Written exercise: Output the line containing "From this visible scene, within the list" and all subsequent lines of the listing below, copied exactly, with no other lines.

Records to use:
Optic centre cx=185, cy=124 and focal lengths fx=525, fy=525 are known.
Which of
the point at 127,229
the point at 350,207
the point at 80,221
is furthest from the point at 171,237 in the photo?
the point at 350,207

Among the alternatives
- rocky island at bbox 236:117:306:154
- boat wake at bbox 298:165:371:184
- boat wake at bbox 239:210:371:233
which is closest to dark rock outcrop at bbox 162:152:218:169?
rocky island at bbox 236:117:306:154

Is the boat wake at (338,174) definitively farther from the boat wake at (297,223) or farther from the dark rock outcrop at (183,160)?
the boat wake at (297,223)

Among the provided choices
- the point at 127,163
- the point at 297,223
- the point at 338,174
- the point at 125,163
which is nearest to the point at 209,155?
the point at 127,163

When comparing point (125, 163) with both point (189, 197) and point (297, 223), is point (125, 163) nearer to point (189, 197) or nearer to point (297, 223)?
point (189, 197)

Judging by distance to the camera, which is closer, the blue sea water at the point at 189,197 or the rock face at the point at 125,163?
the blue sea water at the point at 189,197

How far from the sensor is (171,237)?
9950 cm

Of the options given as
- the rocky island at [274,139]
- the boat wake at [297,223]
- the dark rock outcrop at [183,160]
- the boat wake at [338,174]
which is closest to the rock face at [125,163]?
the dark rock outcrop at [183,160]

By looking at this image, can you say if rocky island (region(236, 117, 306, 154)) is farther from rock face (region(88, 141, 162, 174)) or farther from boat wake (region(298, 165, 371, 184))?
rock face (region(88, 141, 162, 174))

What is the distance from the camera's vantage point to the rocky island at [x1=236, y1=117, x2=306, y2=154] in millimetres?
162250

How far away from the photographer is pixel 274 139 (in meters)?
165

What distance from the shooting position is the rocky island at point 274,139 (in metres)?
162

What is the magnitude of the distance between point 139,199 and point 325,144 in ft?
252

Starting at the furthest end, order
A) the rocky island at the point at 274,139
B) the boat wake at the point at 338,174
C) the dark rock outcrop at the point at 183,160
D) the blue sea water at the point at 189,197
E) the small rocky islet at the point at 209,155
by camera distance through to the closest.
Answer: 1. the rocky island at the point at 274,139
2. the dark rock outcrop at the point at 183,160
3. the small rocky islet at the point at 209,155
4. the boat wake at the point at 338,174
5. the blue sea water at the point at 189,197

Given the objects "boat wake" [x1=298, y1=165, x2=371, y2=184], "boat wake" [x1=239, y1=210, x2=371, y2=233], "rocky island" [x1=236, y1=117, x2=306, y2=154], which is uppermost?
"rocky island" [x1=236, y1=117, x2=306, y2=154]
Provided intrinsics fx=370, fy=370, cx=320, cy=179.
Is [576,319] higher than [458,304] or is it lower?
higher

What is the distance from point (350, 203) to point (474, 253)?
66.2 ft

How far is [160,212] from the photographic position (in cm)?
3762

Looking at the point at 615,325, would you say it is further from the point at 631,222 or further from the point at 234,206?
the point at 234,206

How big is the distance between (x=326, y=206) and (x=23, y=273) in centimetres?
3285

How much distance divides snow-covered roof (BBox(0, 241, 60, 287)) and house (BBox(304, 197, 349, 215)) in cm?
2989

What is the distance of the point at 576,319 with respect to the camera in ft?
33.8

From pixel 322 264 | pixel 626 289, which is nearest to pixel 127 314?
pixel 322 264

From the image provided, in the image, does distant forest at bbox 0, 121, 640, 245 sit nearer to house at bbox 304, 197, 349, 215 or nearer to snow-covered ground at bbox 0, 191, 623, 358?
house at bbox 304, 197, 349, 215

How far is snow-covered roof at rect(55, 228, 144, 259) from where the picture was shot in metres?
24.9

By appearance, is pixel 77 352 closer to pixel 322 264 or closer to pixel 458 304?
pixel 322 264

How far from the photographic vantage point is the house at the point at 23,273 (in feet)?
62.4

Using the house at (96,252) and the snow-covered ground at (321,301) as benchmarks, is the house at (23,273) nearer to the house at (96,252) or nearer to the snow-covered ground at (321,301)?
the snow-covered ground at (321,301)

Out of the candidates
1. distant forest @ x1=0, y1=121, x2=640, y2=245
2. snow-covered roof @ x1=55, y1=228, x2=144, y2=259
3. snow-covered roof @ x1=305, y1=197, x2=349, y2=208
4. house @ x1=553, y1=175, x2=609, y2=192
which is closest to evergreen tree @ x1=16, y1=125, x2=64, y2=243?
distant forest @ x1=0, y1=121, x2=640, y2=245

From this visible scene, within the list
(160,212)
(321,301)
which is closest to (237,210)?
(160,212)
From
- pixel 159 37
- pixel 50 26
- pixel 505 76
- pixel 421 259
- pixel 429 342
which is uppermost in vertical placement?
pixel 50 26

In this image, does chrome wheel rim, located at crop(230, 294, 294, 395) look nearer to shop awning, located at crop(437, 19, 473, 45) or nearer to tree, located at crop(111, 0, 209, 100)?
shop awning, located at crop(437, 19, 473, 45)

Complete response:
From this visible scene, within the list
(160,212)
(321,301)
which is closest to (237,210)?
(160,212)
From
- pixel 159 37
- pixel 50 26
- pixel 505 76
- pixel 421 259
- pixel 429 342
which is uppermost in vertical placement?
pixel 50 26

In this image, does chrome wheel rim, located at crop(230, 294, 294, 395) look nearer to shop awning, located at crop(437, 19, 473, 45) or nearer to tree, located at crop(111, 0, 209, 100)?
shop awning, located at crop(437, 19, 473, 45)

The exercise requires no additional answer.